Thanks for info. As a nutritionist, I think miso is great and already know a lot about it. I was just wondering if anyone else knew of the brand and where to get it. As I mentioned, Hikari is a brand, and the fresh miso soup I got from them was full of tofu, seaweed and green onions.
Unfortunately their website is rather vague. If anyone knows a place in British Columbia where I can purchase any Hikari miso products, I'd be really grateful!
Perhaps you can tell me more specifically what you mean by "fresh miso soup", to help me with my confusion. Like all other brands, they show both the miso and the instant packets on their site, but nothing seems to indicate an off-the-shelf product that would be considered a fresh miso soup that is full of tofu, wakame and bonegi.
If this was at a food show, as you say, had they made up a soup for the show? In that case, the fact that it was full of various ingredients would not be very meaningful in terms of the brand - you could do that with any brand. The important thing there would have been to find out what specific paste they had used and their recipe for the dashi. They show at least a dozen different miso pastes on their site. Perhaps you can get in touch with them through the site or through the show organizers and get their specific recipe and product, as well as a local source. The Hikari site shows both an LA and an NYC office with phone numbers under the _about us/offices & factories_ headings.
I didn't understand your post, until I googled and found that Hikari Miso is a brand, not only of miso (paste), but of instant soup packages, including osuimono, (which has nothing at all to do with miso). I guess you're talking about one of these instant soup packages. Here's their web site - you might be able to find a local or mail order source.

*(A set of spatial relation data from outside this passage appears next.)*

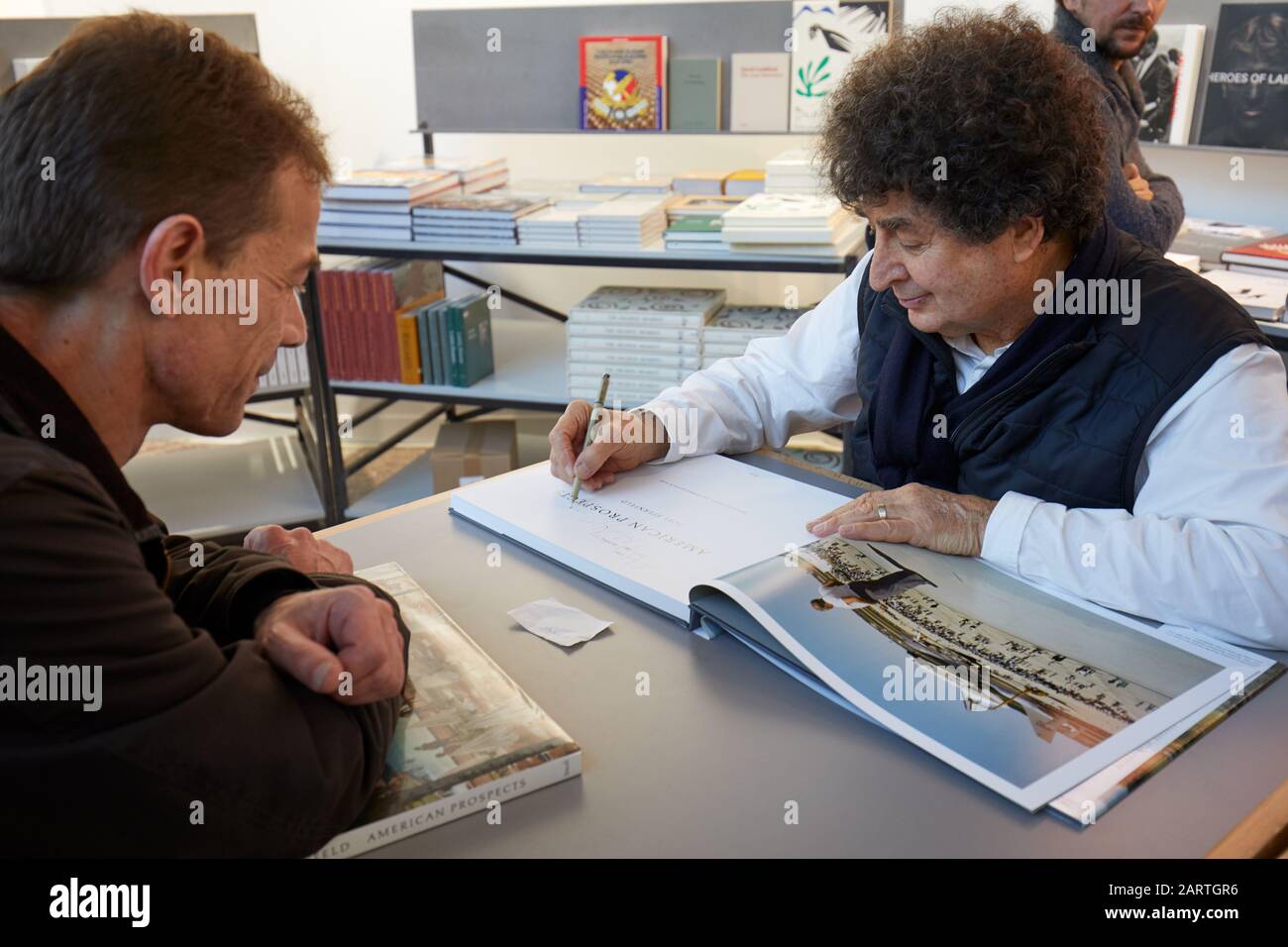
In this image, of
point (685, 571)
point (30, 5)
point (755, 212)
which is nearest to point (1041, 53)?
Answer: point (685, 571)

I didn't underestand how a "brand" of miso could equate with being full of tofu, seaweed, (presumably wakame) and green onions (bonegi). Miso is most commonly sold as a paste, and miso soup can be made from just about anything - you can stuff it with as much tofu or wakame as you wish. The real difference in the soups are the dashi (fish stock) and the brand/type of miso used. After you get the right dashi/miso broth mixture, (which can vary with recipe) you can put in as much of anything you like. For breakfast, we really use a lot of kamaboko and tofu. For dinner, as a soup course, we tend to make more brothy, with wakame, but less tofu and no fishcakes. I make dashi from bonito as well as niboshi - the niboshi is a much stronger taste, which you don't want with many food items. As far as miso goes, I have about 8 different ones in the fridge right now - pastes made from everything from chick peas to the standard Japanese soy based red and white, (they all start with koji - rice bran - that's what makes them miso). Some of these are made right here in Massachusetts by the South River Miso folks (but they won't ship until the weather is colder).

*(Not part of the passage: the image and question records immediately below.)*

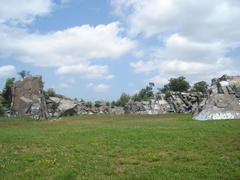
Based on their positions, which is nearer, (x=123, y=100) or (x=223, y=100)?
(x=223, y=100)

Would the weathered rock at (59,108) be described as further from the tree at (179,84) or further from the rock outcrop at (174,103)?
the tree at (179,84)

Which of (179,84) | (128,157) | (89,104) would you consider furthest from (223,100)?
(179,84)

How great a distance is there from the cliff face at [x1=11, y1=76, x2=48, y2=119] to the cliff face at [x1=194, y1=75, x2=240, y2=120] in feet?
102

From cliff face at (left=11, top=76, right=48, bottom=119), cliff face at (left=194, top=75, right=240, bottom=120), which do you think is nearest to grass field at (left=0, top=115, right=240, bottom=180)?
cliff face at (left=194, top=75, right=240, bottom=120)

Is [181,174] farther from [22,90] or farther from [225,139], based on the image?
[22,90]

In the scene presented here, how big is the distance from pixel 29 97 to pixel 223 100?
3595 cm

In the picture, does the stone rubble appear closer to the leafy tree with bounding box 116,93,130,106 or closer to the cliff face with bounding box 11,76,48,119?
the cliff face with bounding box 11,76,48,119

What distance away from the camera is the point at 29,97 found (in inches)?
2534

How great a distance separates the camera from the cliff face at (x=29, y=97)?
6288 centimetres

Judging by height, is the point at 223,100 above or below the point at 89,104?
below

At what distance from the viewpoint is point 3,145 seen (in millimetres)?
20016

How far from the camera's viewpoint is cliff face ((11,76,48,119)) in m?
62.9

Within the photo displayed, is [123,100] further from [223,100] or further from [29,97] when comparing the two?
[223,100]

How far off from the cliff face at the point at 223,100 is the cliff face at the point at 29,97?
3107 centimetres
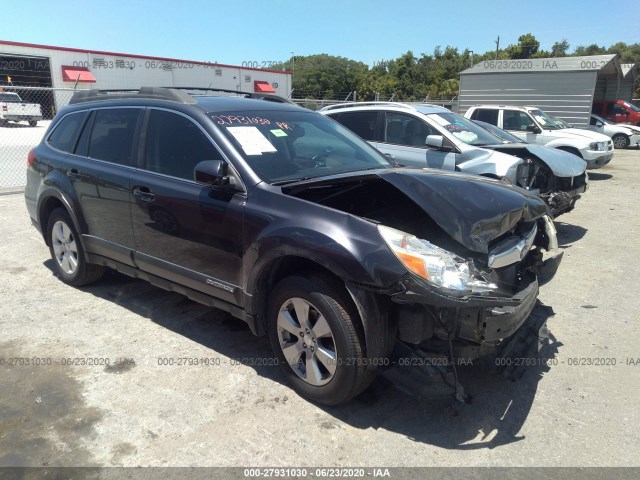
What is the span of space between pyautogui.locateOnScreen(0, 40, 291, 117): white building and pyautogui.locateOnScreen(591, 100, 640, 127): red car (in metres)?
A: 25.4

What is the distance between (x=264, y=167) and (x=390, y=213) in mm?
977

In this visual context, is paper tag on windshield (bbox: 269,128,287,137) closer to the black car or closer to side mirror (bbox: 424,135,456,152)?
the black car

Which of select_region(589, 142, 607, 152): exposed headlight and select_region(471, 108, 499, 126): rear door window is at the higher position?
select_region(471, 108, 499, 126): rear door window

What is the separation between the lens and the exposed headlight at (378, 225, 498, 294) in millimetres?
2629

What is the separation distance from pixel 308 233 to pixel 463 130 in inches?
223

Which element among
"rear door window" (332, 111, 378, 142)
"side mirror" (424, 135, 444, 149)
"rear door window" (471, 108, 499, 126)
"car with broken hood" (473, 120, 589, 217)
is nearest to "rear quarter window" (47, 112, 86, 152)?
"rear door window" (332, 111, 378, 142)

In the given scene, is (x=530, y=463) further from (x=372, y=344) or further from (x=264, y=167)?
(x=264, y=167)

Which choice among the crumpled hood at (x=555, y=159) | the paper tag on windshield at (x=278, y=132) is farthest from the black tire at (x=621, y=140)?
the paper tag on windshield at (x=278, y=132)

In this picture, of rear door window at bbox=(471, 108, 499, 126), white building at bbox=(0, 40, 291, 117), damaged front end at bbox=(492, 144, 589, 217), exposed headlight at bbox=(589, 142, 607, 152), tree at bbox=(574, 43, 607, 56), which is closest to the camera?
damaged front end at bbox=(492, 144, 589, 217)

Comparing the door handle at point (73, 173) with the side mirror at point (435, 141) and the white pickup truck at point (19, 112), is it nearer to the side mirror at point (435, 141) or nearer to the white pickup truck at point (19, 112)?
the side mirror at point (435, 141)

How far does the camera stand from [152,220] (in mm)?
3898

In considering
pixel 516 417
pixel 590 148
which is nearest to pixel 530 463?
pixel 516 417

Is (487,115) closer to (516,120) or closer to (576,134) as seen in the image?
(516,120)

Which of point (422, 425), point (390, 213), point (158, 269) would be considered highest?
point (390, 213)
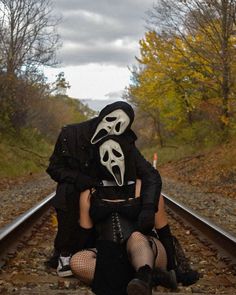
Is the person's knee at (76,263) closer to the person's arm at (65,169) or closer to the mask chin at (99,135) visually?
the person's arm at (65,169)

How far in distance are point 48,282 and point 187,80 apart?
73.0ft

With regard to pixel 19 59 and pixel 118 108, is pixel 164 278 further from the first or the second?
pixel 19 59

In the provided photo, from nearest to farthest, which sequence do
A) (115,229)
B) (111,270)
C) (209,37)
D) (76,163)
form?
1. (111,270)
2. (115,229)
3. (76,163)
4. (209,37)

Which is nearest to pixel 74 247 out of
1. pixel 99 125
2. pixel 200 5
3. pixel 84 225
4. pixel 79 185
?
pixel 84 225

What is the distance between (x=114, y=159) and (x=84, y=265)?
0.88 meters

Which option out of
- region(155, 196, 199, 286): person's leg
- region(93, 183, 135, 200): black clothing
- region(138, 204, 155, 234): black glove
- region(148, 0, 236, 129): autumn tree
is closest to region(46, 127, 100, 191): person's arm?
region(93, 183, 135, 200): black clothing

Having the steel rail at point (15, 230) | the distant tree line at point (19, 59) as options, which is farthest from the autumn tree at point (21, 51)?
the steel rail at point (15, 230)

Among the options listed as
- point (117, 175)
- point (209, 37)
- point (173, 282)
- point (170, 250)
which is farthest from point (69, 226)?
point (209, 37)

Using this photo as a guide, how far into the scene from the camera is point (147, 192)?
4.16m

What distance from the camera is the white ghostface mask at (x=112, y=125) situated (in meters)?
4.25

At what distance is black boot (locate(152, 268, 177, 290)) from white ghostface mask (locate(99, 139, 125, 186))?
766 mm

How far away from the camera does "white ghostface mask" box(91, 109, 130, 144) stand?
4.25 m

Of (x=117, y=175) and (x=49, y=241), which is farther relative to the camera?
(x=49, y=241)

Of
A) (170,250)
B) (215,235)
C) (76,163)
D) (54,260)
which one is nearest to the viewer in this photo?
(170,250)
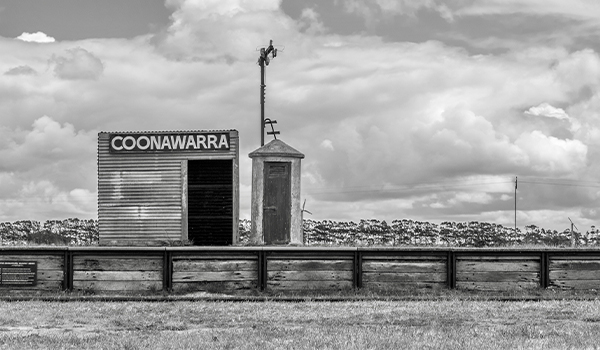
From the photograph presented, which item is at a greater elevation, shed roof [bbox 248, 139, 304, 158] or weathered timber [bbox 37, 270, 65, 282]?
shed roof [bbox 248, 139, 304, 158]

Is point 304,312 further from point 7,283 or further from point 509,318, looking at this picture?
point 7,283

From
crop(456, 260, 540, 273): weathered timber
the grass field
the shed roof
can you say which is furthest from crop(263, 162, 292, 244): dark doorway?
the grass field

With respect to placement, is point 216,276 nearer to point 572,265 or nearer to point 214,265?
point 214,265

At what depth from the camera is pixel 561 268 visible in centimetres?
1889

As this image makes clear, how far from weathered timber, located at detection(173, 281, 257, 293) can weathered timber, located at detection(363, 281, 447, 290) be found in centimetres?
287

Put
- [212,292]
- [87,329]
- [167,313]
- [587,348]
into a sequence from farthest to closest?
[212,292], [167,313], [87,329], [587,348]

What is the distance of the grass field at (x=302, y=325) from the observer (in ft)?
36.4

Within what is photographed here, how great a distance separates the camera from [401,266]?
18.5 m

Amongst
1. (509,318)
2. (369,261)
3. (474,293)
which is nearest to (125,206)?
(369,261)

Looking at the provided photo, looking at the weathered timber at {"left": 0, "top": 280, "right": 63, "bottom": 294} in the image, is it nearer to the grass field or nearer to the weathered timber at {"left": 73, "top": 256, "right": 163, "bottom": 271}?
the weathered timber at {"left": 73, "top": 256, "right": 163, "bottom": 271}

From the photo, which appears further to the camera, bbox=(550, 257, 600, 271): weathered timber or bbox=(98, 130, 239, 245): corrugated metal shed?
bbox=(98, 130, 239, 245): corrugated metal shed

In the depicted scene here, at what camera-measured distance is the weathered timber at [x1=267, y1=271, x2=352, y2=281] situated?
18281mm

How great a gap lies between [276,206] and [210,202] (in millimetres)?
2792

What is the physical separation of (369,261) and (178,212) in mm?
12427
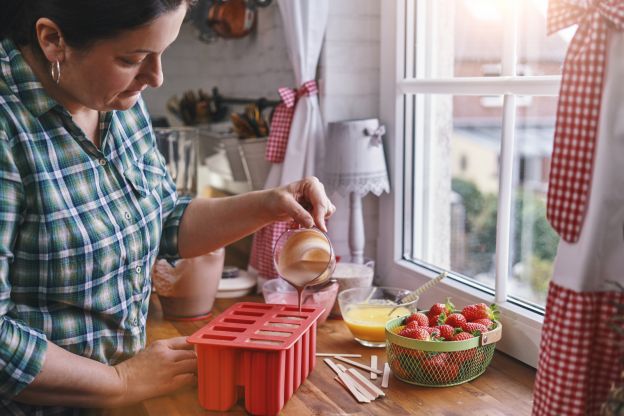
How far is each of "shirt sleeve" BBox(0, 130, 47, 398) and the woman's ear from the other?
0.14m

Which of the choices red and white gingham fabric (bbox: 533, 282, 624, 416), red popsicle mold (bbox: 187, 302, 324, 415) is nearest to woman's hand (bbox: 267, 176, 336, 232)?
red popsicle mold (bbox: 187, 302, 324, 415)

Miso Shiru is something I had virtually every day of my childhood, and much of my adulthood as well. I have never bothered with the pre-made instant packages, as it's so easy to make your own - just add whatever you like to hot dashi, then dissolve some miso paste in it. I buy the pre-washed and cut wakame, so that's easy to throw in. I always have tofu and bonegi in the fridge, so that's easy as well. If, for some reason, I'm out of home-made dashi, I'll even stoop to using instant Hon-Dashi. In fact, even when making it in a pan on the stove, you don't want to put in the miso until the very end, and usually off the heat. Some miso pastes are not pasteurized, and so have the extra benefit of living enzymes that are beneficial for digestion. If you boil these, you will kill the enzymes - so it's best to just mix it in after the dashi and the other ingredients have boiled. Of course, if you're using pasteurized paste, it doesn't really matter.